The way I see it is that AMD made a judgment call 4-5 years ago and assumed that software progression would keep up with and even out-pace an ever-upward-scaling core count in the computing world that would try to feed the software that favored moar coars over IPC. It was a piss-poor call. Somewhere along the way somebody should have said "Hey, wait a minute. Maybe we were overly optimistic in our assessment." Instead, they stuck with it and the delays were both due to GloFo as well as an attempt to cover up the poor performance -- I think that's why it's got so much damn cache and was about 2 years too late.
I think they can certainly do quite a bit to patch it up, but what it's going to require and the amount of time that's needed is another story. They wanted to hold IPC the same with Bulldozer but missed that mark by -10%. In certain cases, a 2500K beats an 8150 by 40-50% in single-threaded performance. That's absolutely atrocious and they quite simply don't have a chance in hell of closing that gap with Piledriver nor Steamroller. I'm guessing they'll try their best by addressing the uberslow cache speeds, bump up stock clocks and that will allow Piledriver to do well in highly-threaded workloads and get close to or even slightly beat the 2600K (remember, that was the whole intent of CMT anyway) but will still display its weaknesses in low-threaded applications but by a smaller margin
What will be really interesting is to see if there was something that was missed and can be improved within the fetch/decoder within a module so that -20% performance hit within-module can be mitigated. I think any changes for the better on that end will help them tremendously as far as highly-threaded workloads go. Basically, attempt to make CMT look less like CMT as far as benchmarks go but still advantageous on the fab and $$ side.
edit:
Just want to add that if you see Piledriver stock clock speeds increased drastically (and judging by the Trinity APUs that does look to be the case) I'd be extremely wary of any significant IPC increases. What they did was lengthen the pipeline and increase the latencies (the cache being the biggie here) so the high clock speeds was something that Bulldozer required in order to make up for that intended IPC halt. Higher clock speeds at lower TDP likely means the cache speeds haven't been addressed and instead they're ramping up the clock speeds on a more refined process in order to make up some ground in per-core performance. Those would be the bad signs.
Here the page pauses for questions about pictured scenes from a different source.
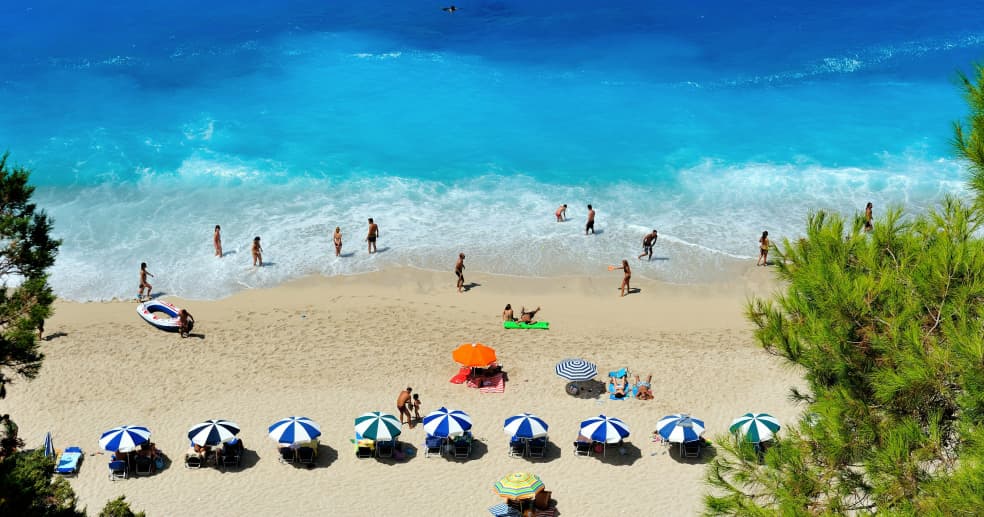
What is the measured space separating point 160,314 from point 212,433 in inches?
335

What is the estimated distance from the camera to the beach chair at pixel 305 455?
2184 cm

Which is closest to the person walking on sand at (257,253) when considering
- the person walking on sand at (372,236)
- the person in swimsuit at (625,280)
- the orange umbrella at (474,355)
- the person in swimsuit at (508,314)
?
the person walking on sand at (372,236)

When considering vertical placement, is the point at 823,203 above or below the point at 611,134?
below

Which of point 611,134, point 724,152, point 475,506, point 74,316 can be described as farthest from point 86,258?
point 724,152

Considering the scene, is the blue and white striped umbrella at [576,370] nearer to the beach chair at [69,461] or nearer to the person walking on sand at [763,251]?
the person walking on sand at [763,251]

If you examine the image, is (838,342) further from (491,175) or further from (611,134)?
(611,134)

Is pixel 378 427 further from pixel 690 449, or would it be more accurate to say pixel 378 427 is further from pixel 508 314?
pixel 508 314

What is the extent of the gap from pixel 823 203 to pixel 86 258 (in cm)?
2859

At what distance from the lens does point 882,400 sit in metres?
11.7

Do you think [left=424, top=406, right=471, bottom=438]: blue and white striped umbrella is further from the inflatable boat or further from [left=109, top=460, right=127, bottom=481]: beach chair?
the inflatable boat

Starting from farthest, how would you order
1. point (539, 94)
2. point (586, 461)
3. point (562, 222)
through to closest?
point (539, 94) → point (562, 222) → point (586, 461)

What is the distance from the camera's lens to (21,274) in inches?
572

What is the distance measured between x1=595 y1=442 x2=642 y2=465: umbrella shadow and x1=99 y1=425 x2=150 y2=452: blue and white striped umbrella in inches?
405

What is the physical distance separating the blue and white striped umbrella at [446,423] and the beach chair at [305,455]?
268 cm
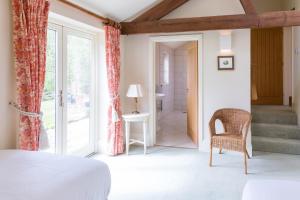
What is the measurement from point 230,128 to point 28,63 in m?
3.30

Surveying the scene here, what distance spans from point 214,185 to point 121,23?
316 centimetres

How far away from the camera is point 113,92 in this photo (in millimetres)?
4340

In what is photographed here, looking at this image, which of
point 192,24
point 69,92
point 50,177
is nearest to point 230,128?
point 192,24

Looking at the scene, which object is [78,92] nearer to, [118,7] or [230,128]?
[118,7]

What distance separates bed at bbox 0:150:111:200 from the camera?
56.6 inches

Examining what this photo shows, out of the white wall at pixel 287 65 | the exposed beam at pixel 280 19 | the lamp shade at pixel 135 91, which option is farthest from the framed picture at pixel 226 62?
the white wall at pixel 287 65

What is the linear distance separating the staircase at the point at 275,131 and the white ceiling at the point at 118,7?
10.1 feet

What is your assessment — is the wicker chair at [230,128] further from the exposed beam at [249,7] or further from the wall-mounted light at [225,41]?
the exposed beam at [249,7]

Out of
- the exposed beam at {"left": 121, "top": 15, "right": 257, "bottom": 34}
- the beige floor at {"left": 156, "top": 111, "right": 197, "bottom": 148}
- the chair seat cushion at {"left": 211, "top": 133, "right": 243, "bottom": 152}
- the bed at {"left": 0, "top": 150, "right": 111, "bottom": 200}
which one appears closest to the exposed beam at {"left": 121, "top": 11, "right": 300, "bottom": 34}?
the exposed beam at {"left": 121, "top": 15, "right": 257, "bottom": 34}

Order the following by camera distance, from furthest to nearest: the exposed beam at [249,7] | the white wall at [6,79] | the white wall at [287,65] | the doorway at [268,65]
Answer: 1. the doorway at [268,65]
2. the white wall at [287,65]
3. the exposed beam at [249,7]
4. the white wall at [6,79]

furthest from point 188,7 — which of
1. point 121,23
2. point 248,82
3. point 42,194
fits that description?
point 42,194

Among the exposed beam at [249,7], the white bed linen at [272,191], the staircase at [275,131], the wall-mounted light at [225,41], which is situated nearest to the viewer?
the white bed linen at [272,191]

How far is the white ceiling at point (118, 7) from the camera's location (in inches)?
149

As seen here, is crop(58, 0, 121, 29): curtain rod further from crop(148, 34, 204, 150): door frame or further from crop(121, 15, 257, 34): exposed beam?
crop(148, 34, 204, 150): door frame
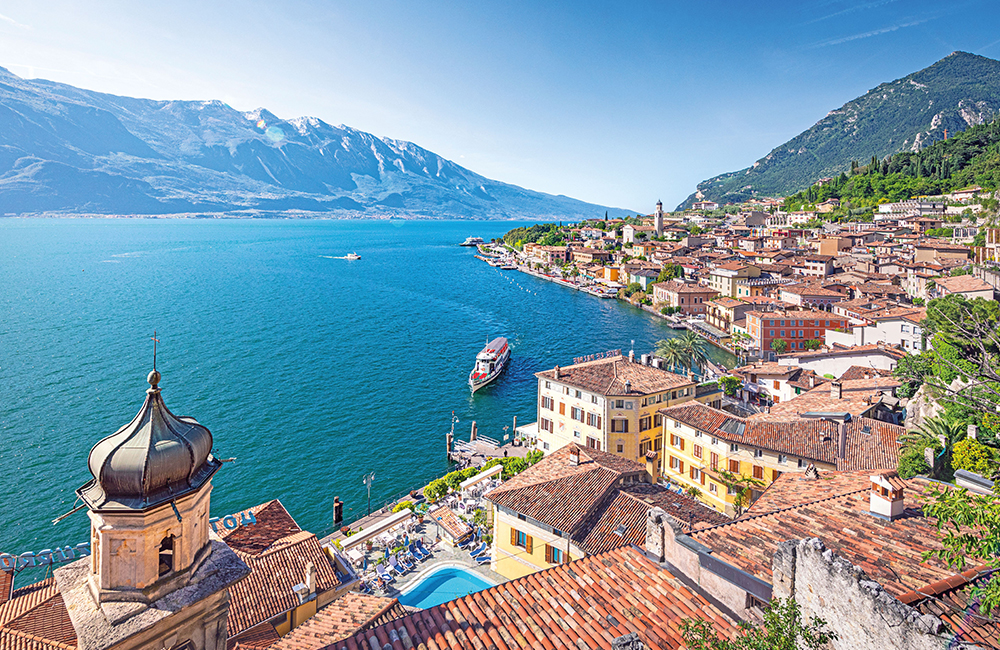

Unfortunately it seems that's exactly what AMD did. I ran the numbers on Trinity's clock speed in comparison to Llano (both 65W TDP variants and not including Turbo) and AMD's estimates pointed to a ~20-30% increase in PCmark Vantage, which roughly equated to the increase in clock speed from Llano to Trinity. In short, if we're to assume
these xbit graphs and AMD performance estimates are accurate, we'd be looking at Trinity equaling Llano's IPC and that performance improvement would be a direct result of higher clock speeds. That's a good sign even though I just stated it's a bad sign (!) and in essence should have been what Bulldozer brought to the table because this was the initial plan for Bulldozer from the get-go, but it also paints a poor picture going forward because they'll HAVE to change their approach from clock speeds to IPC increases due to their slow progression and limitations on the fab front. It looks as if they took the easy road and just bumped up clock speeds with a minor IPC increase to overcome Bulldozer's initial shortcomings. It looks as if it's a step in the right direction for the short term, but long term they'll require a complete overhaul in approach.
The good sign (better sign, imo) would be a leveling off of clock speeds on a smaller node (not happening until 2013 at the earliest) and a decrease in TDP on CPUs rather than APUs. It's a bit more difficult to judge the APUs because of how strong AMD's graphical performance is and just how it would affect the entire chip. There's also the issue of whether we'll even see any more AMD CPUs for the desktop after Vishera. According to their slides on FA day they're planning to replace them all with APUs going forward.
adding even more to this
😛
http://www.ilsistemista.net/index.p...omparison-whats-wrong-with-amd-bulldozer.html
Not very good grammar (seems to be foreign), but the dude does a good job of gathering info from many sources and puts it together really well.